Assignment: The required output is the exact run of lines in the listing below from the line holding "Bar Counter Photograph" through the line holding "Two-tone kitchens are", with no pictures.

Dataset entries:
--
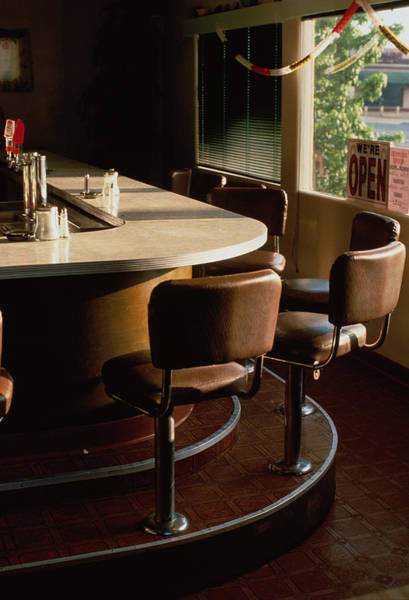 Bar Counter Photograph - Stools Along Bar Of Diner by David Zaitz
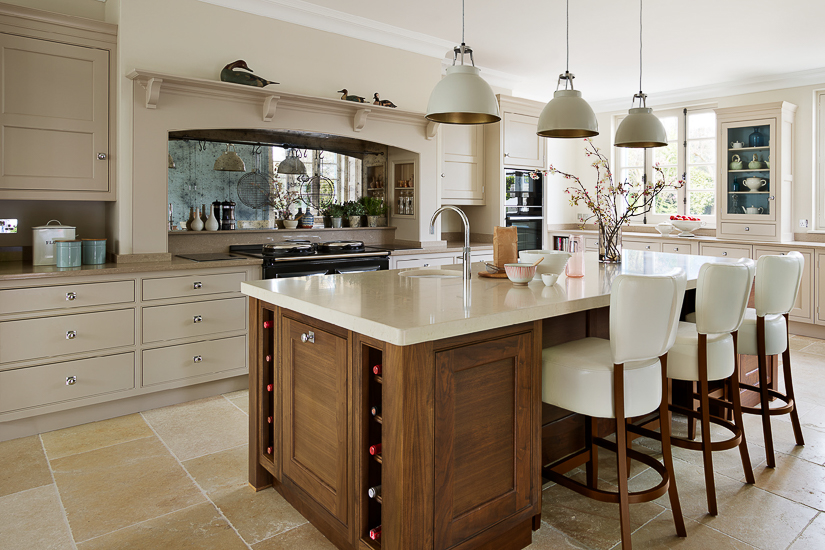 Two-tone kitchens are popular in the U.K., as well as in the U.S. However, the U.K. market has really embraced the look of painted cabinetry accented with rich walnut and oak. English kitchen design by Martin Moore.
--
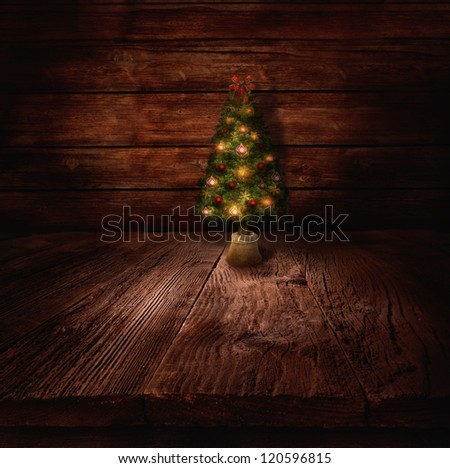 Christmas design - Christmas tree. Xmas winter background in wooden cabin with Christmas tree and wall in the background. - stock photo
--
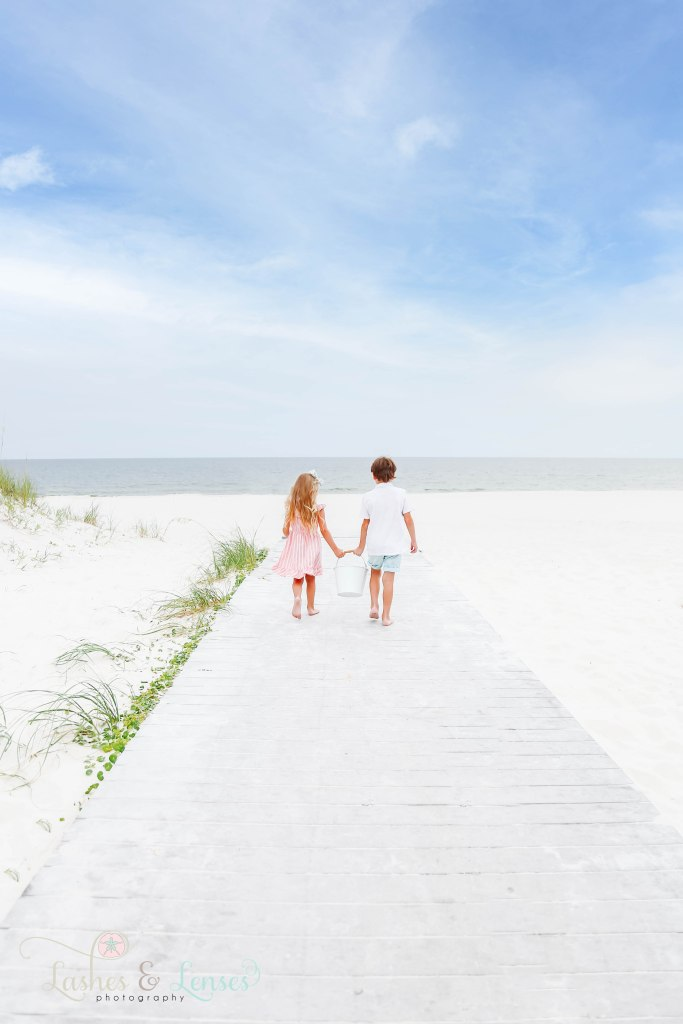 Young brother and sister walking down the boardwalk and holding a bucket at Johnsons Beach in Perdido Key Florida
--
Output below:
 Bar Counter Photograph - Stools Along Bar Of Diner by David Zaitz
 Two-tone kitchens are popular in the U.K., as well as in the U.S. However, the U.K. market has really embraced the look of painted cabinetry accented with rich walnut and oak. English kitchen design by Martin Moore.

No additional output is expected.